With Nixon denouncing protesters as "bums," the President's "silent majority" was pitted against an increasingly radicalized anti-war movement. Parents turned against their own children, and "hardhats" spat on "hippies." Fissures opened in U.S. society that have never entirely closed.
However, those troubled times also marked the Republican discovery of a winning political strategy: exploit wedge issues. Along with Nixon's Southern Strategy, which manipulated racial tensions to draw white Southerners into the GOP, the bitter divisions around the Vietnam War opened the way toward a broader "culture war," which attracted many working-class Americans.
Today, looking at the consequences from the resulting Republican political dominance over much of the past four decades weakened labor unions, rampant deregulation, a shrinking American middle class, a swelling national debt, endless foreign wars, crimped civil liberties, and a deeply polarized electorate the question must be: did it all have to happen?

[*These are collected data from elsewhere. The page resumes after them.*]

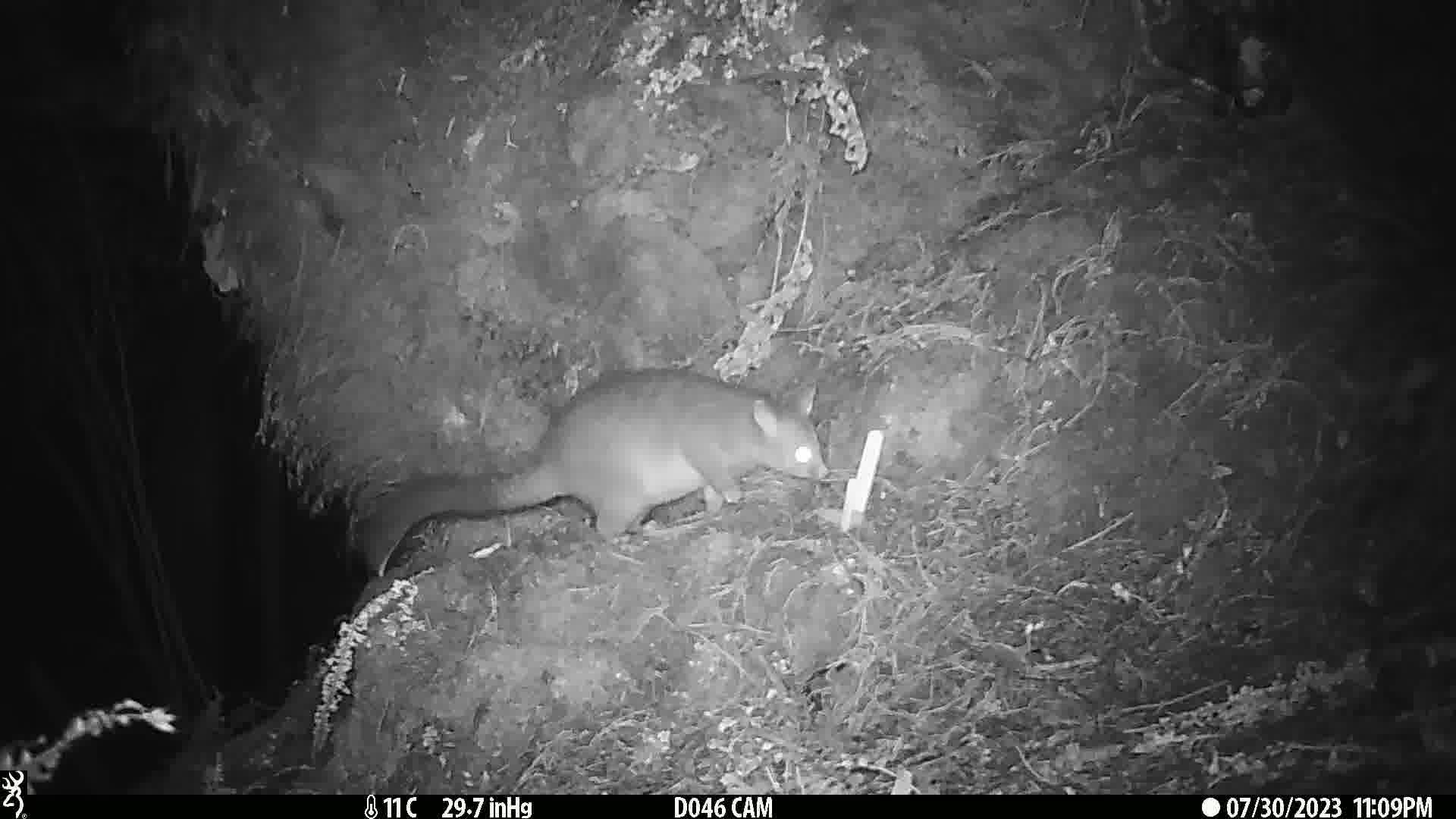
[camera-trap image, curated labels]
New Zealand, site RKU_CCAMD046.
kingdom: Animalia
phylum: Chordata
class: Mammalia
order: Diprotodontia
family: Phalangeridae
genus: Trichosurus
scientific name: Trichosurus vulpecula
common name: common brushtail possum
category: possum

And the answer is no. Though little known to the American people and almost never discussed by mainstream journalists or popular historians it's now clear that the Vietnam War was on the verge of ending a year and a half before the Kent State killings.

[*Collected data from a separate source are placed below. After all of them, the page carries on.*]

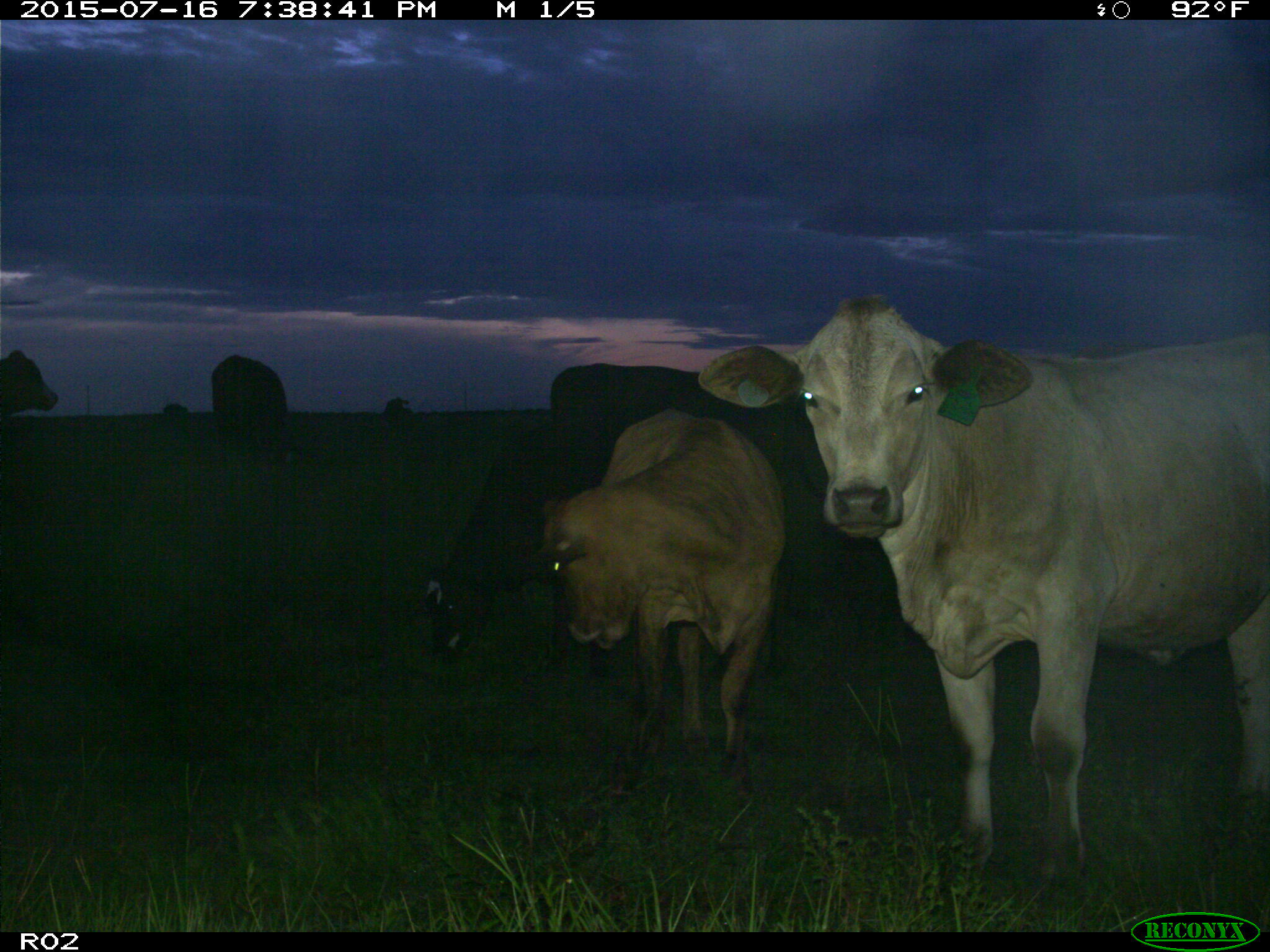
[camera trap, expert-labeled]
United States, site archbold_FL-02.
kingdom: Animalia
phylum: Chordata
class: Mammalia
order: Artiodactyla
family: Bovidae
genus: Bos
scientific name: Bos taurus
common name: domestic cow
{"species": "Bos taurus (domestic cow)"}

President Lyndon Johnson, who had decided not to seek reelection so he could concentrate on ending the war, was much closer to his goal than has been generally understood. In the closing weeks of 1968, Paris peace talks were expected to finalize an agreement with North Vietnam that would lead to a U.S. military pullout.
Johnson's optimism about this settlement can be heard in now-public audiotapes of his conversations with other top U.S. politicians. But in the final days of the 1968 campaign, Johnson became aware of an unexpected roadblock secret contacts between Nixon campaign operative Anna Chennault and South Vietnamese President Nguyen van Thieu, promising him a better deal if he derailed LBJ's peace talks.